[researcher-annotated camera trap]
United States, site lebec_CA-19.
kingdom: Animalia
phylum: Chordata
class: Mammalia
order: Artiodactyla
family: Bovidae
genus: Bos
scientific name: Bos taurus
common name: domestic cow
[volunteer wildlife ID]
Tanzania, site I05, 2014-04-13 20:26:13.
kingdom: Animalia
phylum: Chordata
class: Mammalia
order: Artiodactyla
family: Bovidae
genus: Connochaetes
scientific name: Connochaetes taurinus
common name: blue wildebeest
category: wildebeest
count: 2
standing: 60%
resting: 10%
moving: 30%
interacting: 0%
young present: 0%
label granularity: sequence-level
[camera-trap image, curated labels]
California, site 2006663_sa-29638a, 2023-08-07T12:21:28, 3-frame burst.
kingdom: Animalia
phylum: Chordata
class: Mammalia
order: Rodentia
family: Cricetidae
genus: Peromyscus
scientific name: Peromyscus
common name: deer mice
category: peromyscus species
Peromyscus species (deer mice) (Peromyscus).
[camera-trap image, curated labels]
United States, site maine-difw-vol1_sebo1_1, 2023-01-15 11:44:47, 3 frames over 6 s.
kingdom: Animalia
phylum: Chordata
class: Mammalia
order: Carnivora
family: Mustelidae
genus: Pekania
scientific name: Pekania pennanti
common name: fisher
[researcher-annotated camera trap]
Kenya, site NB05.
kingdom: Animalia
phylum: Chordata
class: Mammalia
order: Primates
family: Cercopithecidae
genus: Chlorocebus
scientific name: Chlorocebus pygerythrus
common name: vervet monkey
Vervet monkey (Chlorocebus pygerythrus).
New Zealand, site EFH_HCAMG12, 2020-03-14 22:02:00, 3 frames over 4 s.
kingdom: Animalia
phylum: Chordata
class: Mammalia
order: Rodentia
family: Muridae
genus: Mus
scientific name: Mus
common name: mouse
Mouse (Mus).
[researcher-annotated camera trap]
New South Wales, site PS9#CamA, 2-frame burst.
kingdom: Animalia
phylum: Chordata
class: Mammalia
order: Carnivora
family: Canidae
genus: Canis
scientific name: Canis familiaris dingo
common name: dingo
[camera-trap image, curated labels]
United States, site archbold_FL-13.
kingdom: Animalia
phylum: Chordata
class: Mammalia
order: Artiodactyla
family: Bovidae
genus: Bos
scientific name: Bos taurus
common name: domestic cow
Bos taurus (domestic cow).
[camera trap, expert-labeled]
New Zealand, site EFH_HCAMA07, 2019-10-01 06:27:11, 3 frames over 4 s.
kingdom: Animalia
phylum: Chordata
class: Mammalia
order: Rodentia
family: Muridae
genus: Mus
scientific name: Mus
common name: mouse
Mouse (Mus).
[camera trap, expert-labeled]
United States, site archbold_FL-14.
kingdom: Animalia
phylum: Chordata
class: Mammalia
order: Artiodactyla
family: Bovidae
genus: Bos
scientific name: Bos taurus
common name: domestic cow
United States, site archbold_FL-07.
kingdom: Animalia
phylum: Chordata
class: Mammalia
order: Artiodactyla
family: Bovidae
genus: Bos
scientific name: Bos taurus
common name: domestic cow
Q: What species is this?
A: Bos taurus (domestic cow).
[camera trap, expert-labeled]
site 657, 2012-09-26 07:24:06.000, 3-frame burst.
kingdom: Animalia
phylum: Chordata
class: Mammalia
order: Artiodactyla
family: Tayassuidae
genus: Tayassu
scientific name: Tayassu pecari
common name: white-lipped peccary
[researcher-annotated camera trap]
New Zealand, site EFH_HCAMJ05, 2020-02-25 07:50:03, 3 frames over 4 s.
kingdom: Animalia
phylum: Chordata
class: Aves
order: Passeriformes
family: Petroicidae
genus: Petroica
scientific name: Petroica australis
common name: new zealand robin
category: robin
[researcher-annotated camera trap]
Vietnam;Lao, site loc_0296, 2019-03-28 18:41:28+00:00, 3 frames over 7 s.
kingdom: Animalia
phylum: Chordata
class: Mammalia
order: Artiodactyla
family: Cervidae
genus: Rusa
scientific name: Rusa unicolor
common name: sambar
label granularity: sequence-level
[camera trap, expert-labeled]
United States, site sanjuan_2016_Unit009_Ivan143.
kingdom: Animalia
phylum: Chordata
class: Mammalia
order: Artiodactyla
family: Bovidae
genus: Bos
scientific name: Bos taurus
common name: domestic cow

++++++

→ Problem description:
Every line in the data that holds the string "United" should be returned.

→ Answer area:
United States, site lebec_CA-19.
United States, site maine-difw-vol1_sebo1_1, 2023-01-15 11:44:47, 3 frames over 6 s.
United States, site archbold_FL-13.
United States, site archbold_FL-14.
United States, site archbold_FL-07.
United States, site sanjuan_2016_Unit009_Ivan143.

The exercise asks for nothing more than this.